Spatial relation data
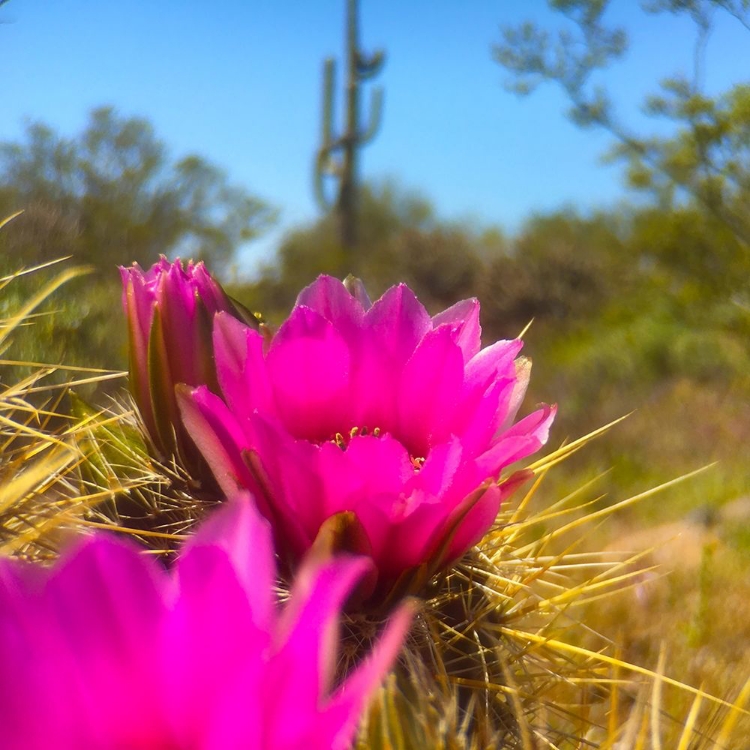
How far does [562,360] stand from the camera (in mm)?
5852

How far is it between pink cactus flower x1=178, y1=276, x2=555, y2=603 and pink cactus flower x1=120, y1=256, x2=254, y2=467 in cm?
6

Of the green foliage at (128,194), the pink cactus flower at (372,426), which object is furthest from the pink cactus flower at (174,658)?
the green foliage at (128,194)

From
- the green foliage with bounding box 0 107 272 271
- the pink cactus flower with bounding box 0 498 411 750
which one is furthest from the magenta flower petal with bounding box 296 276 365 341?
the green foliage with bounding box 0 107 272 271

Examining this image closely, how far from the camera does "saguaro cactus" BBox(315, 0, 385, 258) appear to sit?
25.2ft

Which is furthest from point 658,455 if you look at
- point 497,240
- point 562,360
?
point 497,240

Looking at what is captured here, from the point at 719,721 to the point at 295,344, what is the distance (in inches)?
17.5

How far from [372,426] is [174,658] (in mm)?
259

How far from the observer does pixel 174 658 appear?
0.25m

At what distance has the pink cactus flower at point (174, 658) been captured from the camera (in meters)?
0.23

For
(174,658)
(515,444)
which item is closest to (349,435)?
(515,444)

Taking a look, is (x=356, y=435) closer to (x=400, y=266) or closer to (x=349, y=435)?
(x=349, y=435)

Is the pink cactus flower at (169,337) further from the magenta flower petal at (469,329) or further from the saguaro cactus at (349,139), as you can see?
the saguaro cactus at (349,139)

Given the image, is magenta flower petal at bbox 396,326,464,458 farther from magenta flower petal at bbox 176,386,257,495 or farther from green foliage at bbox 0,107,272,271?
green foliage at bbox 0,107,272,271

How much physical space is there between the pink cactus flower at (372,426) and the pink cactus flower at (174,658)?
0.12m
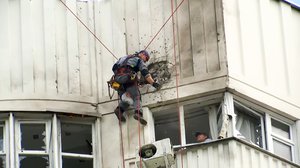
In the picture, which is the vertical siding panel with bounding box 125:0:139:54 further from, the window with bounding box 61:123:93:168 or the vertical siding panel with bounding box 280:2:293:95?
the vertical siding panel with bounding box 280:2:293:95

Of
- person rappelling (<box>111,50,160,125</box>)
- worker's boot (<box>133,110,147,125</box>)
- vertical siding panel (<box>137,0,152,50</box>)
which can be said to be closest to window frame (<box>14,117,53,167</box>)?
person rappelling (<box>111,50,160,125</box>)

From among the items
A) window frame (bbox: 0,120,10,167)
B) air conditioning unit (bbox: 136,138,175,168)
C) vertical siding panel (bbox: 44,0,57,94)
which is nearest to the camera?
air conditioning unit (bbox: 136,138,175,168)

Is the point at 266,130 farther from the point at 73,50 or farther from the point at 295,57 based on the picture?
the point at 73,50

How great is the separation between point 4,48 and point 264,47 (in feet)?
15.2

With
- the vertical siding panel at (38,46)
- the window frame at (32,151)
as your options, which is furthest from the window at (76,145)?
the vertical siding panel at (38,46)

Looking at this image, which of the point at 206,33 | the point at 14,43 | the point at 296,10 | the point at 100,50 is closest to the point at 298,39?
the point at 296,10

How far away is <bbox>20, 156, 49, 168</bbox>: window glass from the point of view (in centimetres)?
2309

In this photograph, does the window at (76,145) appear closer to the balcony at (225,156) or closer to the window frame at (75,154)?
the window frame at (75,154)

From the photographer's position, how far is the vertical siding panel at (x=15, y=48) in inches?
929

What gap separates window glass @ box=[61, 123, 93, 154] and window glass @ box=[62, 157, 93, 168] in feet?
0.57

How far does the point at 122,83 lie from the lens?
23328mm

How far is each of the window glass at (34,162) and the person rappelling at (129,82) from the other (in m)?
1.51

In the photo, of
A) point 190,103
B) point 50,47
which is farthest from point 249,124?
point 50,47

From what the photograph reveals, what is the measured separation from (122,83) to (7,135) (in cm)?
219
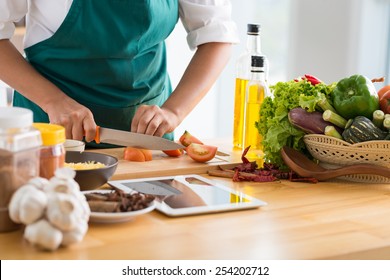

== What is needed ==
Find every line in the records that contains the word "image", matching case, and copy each of those lines in full.

== Full solution ==
Examining this image closely, how far from the camera does "saguaro cactus" BBox(315, 0, 385, 258) appear to sit?
Given the image, is magenta flower petal at bbox 396,326,464,458 farther from magenta flower petal at bbox 176,386,257,495 or farther from green foliage at bbox 0,107,272,271?
Looking at this image, which of the point at 206,33 | the point at 14,43 | the point at 296,10 | the point at 100,50 is closest to the point at 298,39?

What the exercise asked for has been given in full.